Spatial reasoning records
================================

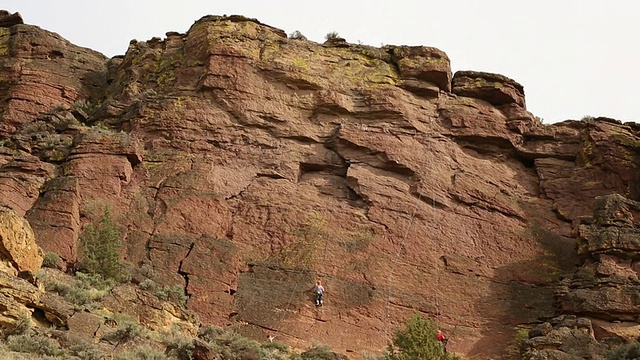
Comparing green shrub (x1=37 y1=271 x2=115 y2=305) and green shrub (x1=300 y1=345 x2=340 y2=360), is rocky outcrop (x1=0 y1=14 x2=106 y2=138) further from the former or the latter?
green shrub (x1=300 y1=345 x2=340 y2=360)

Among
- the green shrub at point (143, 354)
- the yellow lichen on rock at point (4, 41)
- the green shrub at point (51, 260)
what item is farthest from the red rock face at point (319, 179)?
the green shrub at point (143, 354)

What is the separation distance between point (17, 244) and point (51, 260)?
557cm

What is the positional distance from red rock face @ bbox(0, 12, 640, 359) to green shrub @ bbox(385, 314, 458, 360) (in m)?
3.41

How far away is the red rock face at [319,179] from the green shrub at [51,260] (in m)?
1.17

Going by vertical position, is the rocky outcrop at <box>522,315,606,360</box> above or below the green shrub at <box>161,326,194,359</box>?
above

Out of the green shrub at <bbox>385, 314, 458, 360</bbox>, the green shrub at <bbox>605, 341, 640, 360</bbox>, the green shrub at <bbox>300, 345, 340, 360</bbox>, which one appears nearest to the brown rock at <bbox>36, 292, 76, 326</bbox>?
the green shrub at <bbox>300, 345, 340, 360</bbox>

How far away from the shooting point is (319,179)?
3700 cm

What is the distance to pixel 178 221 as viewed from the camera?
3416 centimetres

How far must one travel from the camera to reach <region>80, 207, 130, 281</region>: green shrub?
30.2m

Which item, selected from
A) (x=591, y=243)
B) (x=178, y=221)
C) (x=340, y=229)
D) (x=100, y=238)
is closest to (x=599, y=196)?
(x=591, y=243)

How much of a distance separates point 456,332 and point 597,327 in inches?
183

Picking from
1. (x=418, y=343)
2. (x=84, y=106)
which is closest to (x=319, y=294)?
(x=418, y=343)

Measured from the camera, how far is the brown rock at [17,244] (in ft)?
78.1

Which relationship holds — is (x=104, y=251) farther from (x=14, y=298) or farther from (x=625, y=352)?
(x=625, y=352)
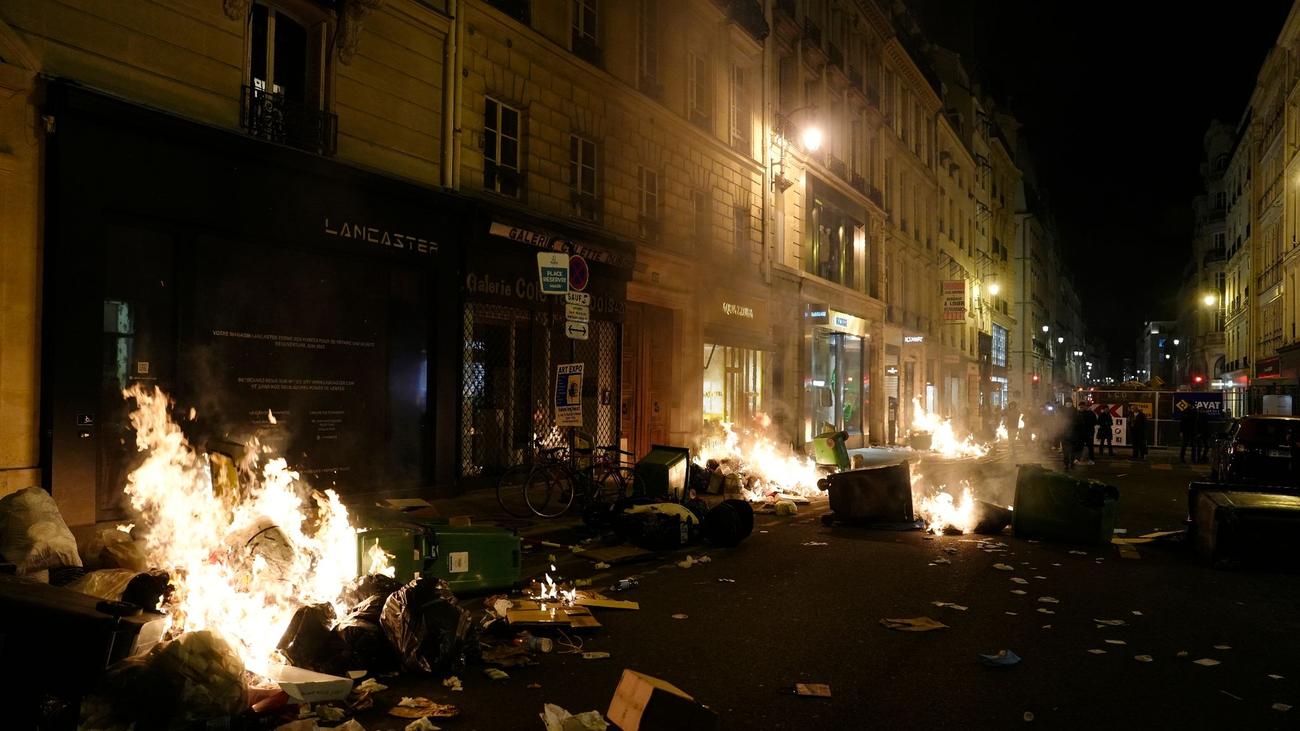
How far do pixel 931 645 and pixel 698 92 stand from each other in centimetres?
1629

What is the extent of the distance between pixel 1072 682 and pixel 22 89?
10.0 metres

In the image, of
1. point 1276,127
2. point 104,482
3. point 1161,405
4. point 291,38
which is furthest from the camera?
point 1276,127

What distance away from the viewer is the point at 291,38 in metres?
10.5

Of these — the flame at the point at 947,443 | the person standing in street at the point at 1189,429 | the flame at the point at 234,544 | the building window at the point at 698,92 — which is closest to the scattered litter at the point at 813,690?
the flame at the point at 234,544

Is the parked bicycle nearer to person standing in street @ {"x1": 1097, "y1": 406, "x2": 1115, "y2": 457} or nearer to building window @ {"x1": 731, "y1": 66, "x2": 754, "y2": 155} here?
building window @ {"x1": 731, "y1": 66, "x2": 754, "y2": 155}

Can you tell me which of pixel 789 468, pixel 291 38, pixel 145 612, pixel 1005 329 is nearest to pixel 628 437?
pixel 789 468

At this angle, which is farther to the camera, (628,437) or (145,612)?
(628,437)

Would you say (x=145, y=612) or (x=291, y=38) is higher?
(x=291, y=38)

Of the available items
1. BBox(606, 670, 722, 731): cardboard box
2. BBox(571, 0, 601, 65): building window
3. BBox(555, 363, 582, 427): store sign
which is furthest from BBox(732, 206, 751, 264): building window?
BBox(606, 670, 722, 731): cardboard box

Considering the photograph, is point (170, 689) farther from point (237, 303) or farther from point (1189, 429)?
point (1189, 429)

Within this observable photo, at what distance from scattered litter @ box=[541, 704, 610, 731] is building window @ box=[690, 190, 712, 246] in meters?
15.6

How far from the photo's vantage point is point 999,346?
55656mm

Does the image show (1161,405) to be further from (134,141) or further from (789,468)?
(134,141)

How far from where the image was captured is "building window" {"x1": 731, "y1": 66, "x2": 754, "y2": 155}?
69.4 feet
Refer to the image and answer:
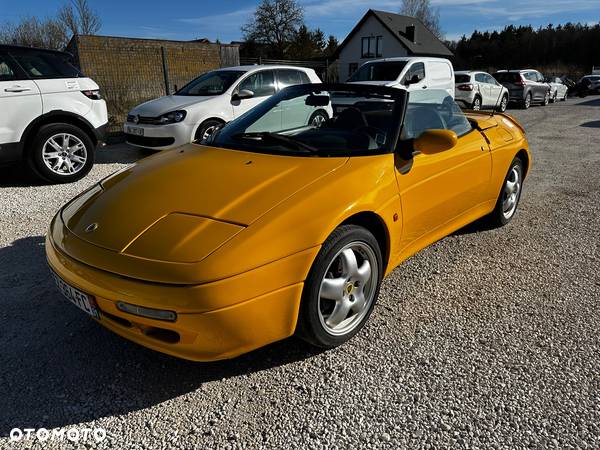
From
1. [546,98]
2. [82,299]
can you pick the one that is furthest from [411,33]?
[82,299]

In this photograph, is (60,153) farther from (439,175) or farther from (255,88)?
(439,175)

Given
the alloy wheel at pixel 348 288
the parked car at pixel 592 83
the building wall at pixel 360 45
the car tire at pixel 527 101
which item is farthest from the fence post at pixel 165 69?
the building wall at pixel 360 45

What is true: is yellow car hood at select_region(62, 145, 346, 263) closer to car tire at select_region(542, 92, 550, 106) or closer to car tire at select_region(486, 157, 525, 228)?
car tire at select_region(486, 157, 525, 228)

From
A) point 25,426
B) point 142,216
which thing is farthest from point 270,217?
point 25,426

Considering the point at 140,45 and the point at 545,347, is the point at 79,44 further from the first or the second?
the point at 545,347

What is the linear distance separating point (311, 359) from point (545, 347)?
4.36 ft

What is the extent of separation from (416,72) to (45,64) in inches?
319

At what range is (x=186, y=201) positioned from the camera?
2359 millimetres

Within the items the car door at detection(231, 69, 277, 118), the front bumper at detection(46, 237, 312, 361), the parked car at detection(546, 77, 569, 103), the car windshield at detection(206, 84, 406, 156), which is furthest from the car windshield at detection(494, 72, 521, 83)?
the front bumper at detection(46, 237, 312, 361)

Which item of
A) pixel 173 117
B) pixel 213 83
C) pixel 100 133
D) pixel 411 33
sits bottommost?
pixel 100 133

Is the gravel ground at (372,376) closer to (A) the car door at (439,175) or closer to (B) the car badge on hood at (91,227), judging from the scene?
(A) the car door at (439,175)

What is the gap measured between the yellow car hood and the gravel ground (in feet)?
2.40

================================

Return the stretch of the listing from the line containing "What is the extent of separation" through the end of the listing, copying those lines exactly as they appear.

What is the extent of separation from (416,72) to (45,64) in inches?
319

At what range is (x=186, y=201) positioned from the camera?
2359 millimetres

Within the items the car door at detection(231, 69, 277, 118), the front bumper at detection(46, 237, 312, 361), the parked car at detection(546, 77, 569, 103), the car windshield at detection(206, 84, 406, 156), which is furthest from the car windshield at detection(494, 72, 521, 83)?
the front bumper at detection(46, 237, 312, 361)

Which item of
A) pixel 173 117
B) pixel 213 83
C) pixel 100 133
D) pixel 411 33
sits bottommost?
pixel 100 133

Is the gravel ground at (372,376) closer to (A) the car door at (439,175) or closer to (B) the car badge on hood at (91,227), judging from the scene?
(A) the car door at (439,175)

What is the gap measured between the yellow car hood and the gravel ground (in feet)?
2.40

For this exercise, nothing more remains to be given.